Local governments are literally paying their female citizens to procreate because they are terrified of the economic fall-out of a population that had normalized singletons. Between now and 2030, demographers agree that the EU will lose 20.8 million—or almost 7 percent—of people ages 15 to 64, or working-age.  Meanwhile, the number of people over 65 will increase by more than 50 percent. Who will care for disproportionate numbers of elderly citizens?  Who will make up the workforce?  Hundreds of economists, policy wonks, and population experts have predicted the economic and social implosion of Europe due to such low fertility.  In other words, only children will be responsible for the fall of the continent.

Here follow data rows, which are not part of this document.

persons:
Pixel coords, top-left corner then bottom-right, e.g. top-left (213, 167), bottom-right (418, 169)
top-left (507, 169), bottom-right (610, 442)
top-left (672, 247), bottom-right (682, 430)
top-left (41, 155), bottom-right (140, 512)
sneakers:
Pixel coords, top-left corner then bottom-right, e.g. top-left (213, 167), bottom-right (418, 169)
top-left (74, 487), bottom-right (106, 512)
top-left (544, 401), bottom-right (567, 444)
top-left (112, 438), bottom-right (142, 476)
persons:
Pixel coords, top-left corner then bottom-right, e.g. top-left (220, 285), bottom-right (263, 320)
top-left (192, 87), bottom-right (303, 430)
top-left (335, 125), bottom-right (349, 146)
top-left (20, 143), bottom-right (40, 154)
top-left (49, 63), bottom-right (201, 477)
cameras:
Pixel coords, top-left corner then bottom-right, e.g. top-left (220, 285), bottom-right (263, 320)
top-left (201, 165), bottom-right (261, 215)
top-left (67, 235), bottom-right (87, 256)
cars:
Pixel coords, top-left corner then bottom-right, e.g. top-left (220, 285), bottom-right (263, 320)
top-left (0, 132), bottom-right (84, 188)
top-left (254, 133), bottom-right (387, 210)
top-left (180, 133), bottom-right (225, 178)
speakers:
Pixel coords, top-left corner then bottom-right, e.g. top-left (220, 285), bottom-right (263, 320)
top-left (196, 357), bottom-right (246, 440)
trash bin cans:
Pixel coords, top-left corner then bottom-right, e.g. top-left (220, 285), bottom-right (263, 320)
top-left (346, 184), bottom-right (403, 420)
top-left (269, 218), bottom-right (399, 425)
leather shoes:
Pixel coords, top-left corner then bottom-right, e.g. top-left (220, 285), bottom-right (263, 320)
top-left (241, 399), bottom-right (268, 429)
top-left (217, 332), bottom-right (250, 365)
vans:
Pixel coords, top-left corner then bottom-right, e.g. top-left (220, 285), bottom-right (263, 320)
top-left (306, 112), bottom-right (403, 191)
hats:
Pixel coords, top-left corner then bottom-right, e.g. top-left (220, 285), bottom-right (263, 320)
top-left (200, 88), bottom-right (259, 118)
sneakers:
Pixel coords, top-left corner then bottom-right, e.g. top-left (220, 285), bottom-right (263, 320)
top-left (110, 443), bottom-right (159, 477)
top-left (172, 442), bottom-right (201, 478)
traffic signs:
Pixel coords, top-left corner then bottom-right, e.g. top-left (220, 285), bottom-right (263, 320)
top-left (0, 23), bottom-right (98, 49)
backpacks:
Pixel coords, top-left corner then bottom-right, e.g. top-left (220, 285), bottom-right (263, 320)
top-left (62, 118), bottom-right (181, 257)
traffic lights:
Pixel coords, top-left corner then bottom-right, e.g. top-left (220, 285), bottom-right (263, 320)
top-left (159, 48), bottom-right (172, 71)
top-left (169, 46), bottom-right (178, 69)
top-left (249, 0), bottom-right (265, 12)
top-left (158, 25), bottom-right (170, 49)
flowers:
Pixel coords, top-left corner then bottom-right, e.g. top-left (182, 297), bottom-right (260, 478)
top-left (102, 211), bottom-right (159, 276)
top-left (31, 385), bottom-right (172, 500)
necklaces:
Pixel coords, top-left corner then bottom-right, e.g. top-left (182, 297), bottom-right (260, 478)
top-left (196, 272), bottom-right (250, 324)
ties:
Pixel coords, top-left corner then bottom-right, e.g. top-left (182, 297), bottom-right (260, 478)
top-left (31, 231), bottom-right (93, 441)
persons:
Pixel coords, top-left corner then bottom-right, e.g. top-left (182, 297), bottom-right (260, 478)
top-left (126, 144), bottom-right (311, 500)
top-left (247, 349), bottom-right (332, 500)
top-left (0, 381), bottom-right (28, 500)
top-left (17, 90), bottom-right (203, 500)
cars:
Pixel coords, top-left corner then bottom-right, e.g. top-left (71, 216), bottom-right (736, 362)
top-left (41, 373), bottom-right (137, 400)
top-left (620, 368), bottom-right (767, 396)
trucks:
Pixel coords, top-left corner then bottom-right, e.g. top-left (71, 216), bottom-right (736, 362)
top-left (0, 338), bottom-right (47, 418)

In the countries of Northern Europe the government pays for day care, guarantees a year of paid maternity leave—and six weeks of paternity leave, which Norway is debating making mandatory.  More supportive policy has helped Dutch fathers to win the top spot worldwide in studies of shared parenting responsibilities. Meanwhile, in France—where 80 percent of the women work– fertility has leapt from 1.8 to 2.0 in just a few years, owing to government policies (only one-fourth of that rise is due to immigration).  There, government-based incentives for parents make life easier for mothers and fathers alike.  Mothers are given four months paid maternity and guaranteed job security whenever they choose to return to work.  The state subsidizes rent and transportation, offers tax deductions for childcare, and pays 1,000 a month for third children.

Don’t think those policies are just the product of feminism: they’re designed not just to adjust the unavoidable pre-modern familial pressures (nursing, sleeplessness, the pesky need to have someone caring for a child 24 hours a day) to a modern world in which women want more from their lives than motherhood, and families need more than one income.  Yes, they have that affect, and the policies that best marry parenting realities with contemporary desires and needs are the most effective ones.  But without a dwindling white and native-born population in the face of massive waves of immigration from darker–and more Muslim–climes, would the state and its populace care so much about funding child care?    Somehow, here in the States, we’ve gotten anti-immigration fever without any of the benefits.  Which makes me wonder–archly, reader, quite archly–in Europe, do they even do racism better?